— start Supplied material —

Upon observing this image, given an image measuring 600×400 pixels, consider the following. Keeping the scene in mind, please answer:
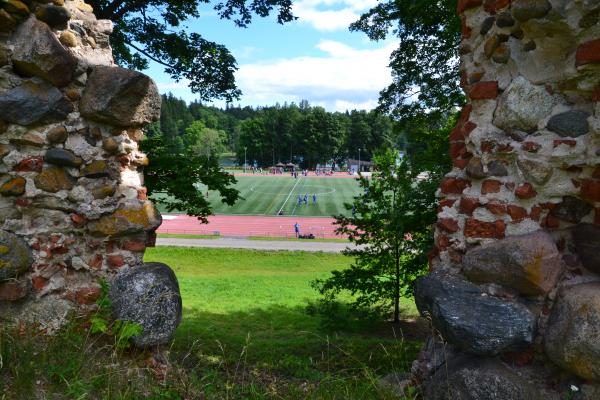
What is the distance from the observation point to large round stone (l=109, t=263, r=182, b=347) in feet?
13.0

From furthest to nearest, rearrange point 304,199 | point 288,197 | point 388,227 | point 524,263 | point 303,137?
point 303,137 < point 288,197 < point 304,199 < point 388,227 < point 524,263

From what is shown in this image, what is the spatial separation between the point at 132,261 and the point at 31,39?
7.07ft

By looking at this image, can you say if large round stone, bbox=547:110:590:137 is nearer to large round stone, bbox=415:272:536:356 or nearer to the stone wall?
the stone wall

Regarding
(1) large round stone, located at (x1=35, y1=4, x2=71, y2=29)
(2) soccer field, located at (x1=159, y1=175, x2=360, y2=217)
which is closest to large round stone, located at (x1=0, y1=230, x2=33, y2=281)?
(1) large round stone, located at (x1=35, y1=4, x2=71, y2=29)

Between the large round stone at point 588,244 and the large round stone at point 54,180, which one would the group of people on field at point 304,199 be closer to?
the large round stone at point 54,180

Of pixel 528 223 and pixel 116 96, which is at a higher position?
pixel 116 96

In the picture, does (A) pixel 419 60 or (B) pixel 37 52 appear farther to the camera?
(A) pixel 419 60

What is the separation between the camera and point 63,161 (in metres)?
4.12

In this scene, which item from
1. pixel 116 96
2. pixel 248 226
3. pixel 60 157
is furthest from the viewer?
pixel 248 226

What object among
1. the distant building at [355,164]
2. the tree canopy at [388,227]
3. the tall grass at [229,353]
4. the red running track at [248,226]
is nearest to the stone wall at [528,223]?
the tall grass at [229,353]

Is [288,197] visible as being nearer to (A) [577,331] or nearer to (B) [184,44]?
(B) [184,44]

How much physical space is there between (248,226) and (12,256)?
32877mm

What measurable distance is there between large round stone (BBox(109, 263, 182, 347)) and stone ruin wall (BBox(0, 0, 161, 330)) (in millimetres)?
314

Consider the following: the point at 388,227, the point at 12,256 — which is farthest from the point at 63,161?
the point at 388,227
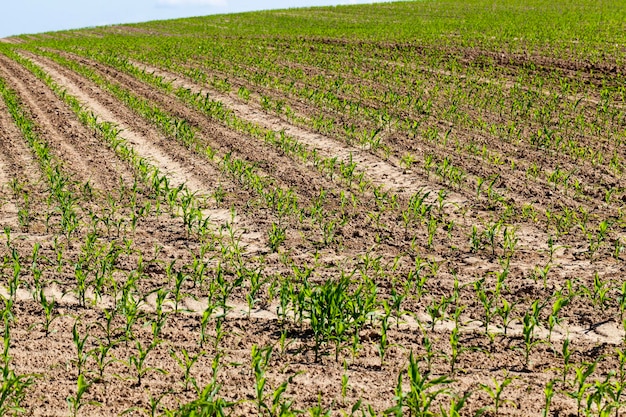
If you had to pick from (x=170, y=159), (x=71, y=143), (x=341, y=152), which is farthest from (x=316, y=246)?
(x=71, y=143)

— end Supplied material —

Pull out every line, word for word, from the one containing "Is [288,197] visible" down to the end of the items. Leave the pictures out of your answer.

Is [288,197] visible as being nearer to (A) [577,331] or nearer to (B) [184,44]?
(B) [184,44]

How much physical space is there between (248,226) and (12,256)?
32877mm

What measurable distance is there between large round stone (BBox(109, 263, 182, 347)) and stone ruin wall (BBox(0, 0, 161, 330)) (in millimetres)?
314

Consider the following: the point at 388,227, the point at 12,256 — which is farthest from the point at 63,161?
the point at 388,227
If you had to pick from (x=170, y=159), (x=71, y=143), (x=341, y=152), which is farthest from (x=316, y=246)?
(x=71, y=143)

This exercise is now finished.